JT: Masks are important in clinical settings when properly used, however they have little value for the general public. Handwashing and reducing contact from hands to face can be helpful, as this helps stop the spread of the virus through respiratory droplets from coughs and sneezes.
·       Will the quarantine in Wuhan work?
SR: It is an unprecedented step, so we have no evidence either way. But it is a strong statement from the government and this will increase the awareness of the infection and therefore reduce spread.

Monday, 16 December 2019

Just hanging about

Presumably the question you are asking yourself is what determines persistence in acute RNA viruses? If not, why not?

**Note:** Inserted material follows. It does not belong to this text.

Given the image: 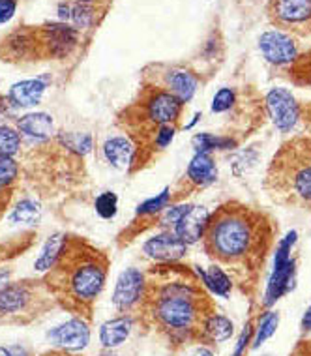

Viruses have been shown to persist – stay present in the body, potentially after the symptoms of infection have passed. Most of the evidence and mechanism for viral persistence has been collected for DNA viruses and retroviruses (that is RNA viruses that convert their RNA genome into DNA and insert it into the host). However, there is clear evidence that non-retroviral RNA viruses can persist (see the review here). We normally think of these acute RNA viral infections as being short lived, cleared by the host and only succeeding if they can transmit to a new individual. However, this strategy has limitations, particularly if there are no new individuals who haven’t been infected by the virus. Therefore, viruses need to have evolved a way to maintain a reservoir, this is particularly important when we consider that viruses are obligate parasites – they have to use host cells to replicate and survive. It is particularly interesting to think that the viruses can persist in spite of selective pressure from the host immune response which is trying to clear the virus.
The question we set out to answer in a recently published study, led by Prof Rick Randall and Prof Steve Goodbourn, was how RNA viruses can switch between an acute and persistent state. The work focused on parainfluenza virus (PIV), which is a member of the paramyxovirus family. Viruses require specific proteins to make copies of their genetic information, which is described as the polymerase complex. The imaginatively named P protein of parainfluenza virus is a core part of the viral polymerase. If the P protein was phosphorylated (a mechanism by which cells can control protein activity), then the virus no longer replicated in the cells, but and this is important, the viral RNA was maintained within the cell. We then demonstrated that the phosphorylation status of the P protein and was determined by a single amino acid within the protein, if this changed then the protein could be activated or de-activated. Since amino acids are determined by the genetic code of the virus, specifically by 3 nucleotides, a single nucleotide change can alter the amino acid sequence, in turn affecting the phosphorylation of the protein and whether it is active or not. So in essence there is a switch that can control whether the virus makes copies of itself within the cell, given that RNA viruses have leaky polymerases (they make inaccurate copies of their own genes), this flip between active and inactive states can occur readily during the infection/ replication cycle. The switch may be driven by immune pressures, we demonstrated that lytic viral variants replicated to higher levels in a mouse model but were cleared much faster, whereas the persistent variant led to a prolonged infection. We proposed that the virus may start in an active state producing lots of copies of itself, before switching to a persistent state to develop a reservoir.
This was in essence a piece of basic research addressing a fundamental question in virology, but it does have broader impact, understanding why and how RNA viruses persist has implications for infection epidemiology as well as potential for developing novel vaccine platforms.